▶ Written instruction
Copy out, exactly as written, only the line containing "Tell me, is" and the lines after it through the end of the records.

▶ Exercise materials

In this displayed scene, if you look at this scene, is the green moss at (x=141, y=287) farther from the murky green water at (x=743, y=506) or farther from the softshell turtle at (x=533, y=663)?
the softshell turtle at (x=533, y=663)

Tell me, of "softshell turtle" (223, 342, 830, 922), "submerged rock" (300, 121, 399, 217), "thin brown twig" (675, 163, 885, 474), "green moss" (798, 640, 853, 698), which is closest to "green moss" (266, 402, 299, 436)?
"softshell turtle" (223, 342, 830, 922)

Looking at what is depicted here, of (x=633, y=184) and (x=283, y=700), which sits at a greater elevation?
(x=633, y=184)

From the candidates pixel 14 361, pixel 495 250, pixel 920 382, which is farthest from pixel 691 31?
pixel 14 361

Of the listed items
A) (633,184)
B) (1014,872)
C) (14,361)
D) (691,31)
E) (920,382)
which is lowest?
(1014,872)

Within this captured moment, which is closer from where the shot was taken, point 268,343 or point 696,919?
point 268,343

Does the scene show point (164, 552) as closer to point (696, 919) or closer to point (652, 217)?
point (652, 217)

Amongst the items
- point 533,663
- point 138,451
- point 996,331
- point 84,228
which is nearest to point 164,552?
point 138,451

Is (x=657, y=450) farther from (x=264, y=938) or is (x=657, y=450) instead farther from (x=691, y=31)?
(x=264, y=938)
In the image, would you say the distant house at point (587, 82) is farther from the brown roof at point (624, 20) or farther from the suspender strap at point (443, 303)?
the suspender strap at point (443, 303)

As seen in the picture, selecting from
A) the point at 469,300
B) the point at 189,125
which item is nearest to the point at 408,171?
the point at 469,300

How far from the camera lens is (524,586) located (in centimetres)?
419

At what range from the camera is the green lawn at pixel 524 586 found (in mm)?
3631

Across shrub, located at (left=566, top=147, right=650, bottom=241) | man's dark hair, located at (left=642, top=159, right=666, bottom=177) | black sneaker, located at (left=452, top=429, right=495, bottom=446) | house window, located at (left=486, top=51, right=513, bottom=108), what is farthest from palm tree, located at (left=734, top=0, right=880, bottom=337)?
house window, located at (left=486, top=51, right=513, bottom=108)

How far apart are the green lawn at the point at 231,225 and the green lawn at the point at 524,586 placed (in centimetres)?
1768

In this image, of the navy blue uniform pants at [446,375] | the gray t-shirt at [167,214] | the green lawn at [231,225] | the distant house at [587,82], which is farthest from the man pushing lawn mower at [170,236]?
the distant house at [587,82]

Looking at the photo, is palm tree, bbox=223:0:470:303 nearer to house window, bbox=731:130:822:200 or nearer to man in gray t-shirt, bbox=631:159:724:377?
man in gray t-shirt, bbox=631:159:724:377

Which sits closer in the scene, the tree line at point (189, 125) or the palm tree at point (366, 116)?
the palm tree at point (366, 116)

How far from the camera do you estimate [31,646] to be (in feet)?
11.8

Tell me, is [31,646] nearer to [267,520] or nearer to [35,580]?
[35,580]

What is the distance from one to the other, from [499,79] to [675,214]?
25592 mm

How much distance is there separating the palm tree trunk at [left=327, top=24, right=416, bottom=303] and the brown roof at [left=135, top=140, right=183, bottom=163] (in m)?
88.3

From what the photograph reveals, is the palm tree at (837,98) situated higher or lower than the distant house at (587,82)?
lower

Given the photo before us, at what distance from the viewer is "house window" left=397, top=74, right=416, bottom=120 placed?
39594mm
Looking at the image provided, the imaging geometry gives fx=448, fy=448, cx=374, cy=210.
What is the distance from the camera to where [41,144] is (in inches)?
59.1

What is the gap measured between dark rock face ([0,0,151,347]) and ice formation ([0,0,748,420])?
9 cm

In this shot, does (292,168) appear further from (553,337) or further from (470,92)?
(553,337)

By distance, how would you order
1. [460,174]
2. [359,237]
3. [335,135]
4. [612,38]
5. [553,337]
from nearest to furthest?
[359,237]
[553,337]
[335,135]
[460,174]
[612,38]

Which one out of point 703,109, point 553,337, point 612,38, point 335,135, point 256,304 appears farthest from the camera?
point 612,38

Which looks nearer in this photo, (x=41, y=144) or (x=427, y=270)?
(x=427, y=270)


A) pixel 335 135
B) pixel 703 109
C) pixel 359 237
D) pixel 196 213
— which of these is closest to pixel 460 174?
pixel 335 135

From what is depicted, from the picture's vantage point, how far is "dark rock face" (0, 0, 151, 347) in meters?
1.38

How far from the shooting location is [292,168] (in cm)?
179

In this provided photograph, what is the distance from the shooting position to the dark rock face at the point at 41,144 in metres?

▶ Exercise result
Tell me, is [31,646] nearer to [267,520] or nearer to [35,580]?
[35,580]

What is the distance from one to the other, from [499,79] to [675,214]?
25592 mm

How much distance is there separating the palm tree trunk at [left=327, top=24, right=416, bottom=303] and the brown roof at [left=135, top=140, right=183, bottom=163] (in m)?
88.3

From what the photograph reveals, is the palm tree at (837,98) situated higher or lower than the distant house at (587,82)?
lower

Given the photo before us, at what distance from the viewer is "house window" left=397, top=74, right=416, bottom=120 placed?
39594mm
Looking at the image provided, the imaging geometry gives fx=448, fy=448, cx=374, cy=210.
What is the distance from the camera to where [41,144] is (in inches)?
59.1

What is the gap measured between dark rock face ([0,0,151,347]) and ice formation ([0,0,748,420])?
9 cm

In this shot, does (292,168) appear further from (553,337) or further from (470,92)?
(553,337)

By distance, how would you order
1. [460,174]
2. [359,237]
3. [335,135]
4. [612,38]
5. [553,337]
from nearest to furthest?
[359,237]
[553,337]
[335,135]
[460,174]
[612,38]

Which one out of point 703,109, point 553,337, point 612,38, point 335,135, point 256,304 appears farthest from the camera?
point 612,38

Which looks nearer in this photo, (x=41, y=144) or (x=427, y=270)?
(x=427, y=270)


A) pixel 335 135
B) pixel 703 109
C) pixel 359 237
D) pixel 196 213
— which of these is closest to pixel 460 174?
pixel 335 135

From what is depicted, from the picture's vantage point, how far is "dark rock face" (0, 0, 151, 347) in meters?
1.38

How far from the shooting location is [292,168] (in cm)?
179

In this provided photograph, what is the distance from the shooting position to the dark rock face at the point at 41,144 in metres?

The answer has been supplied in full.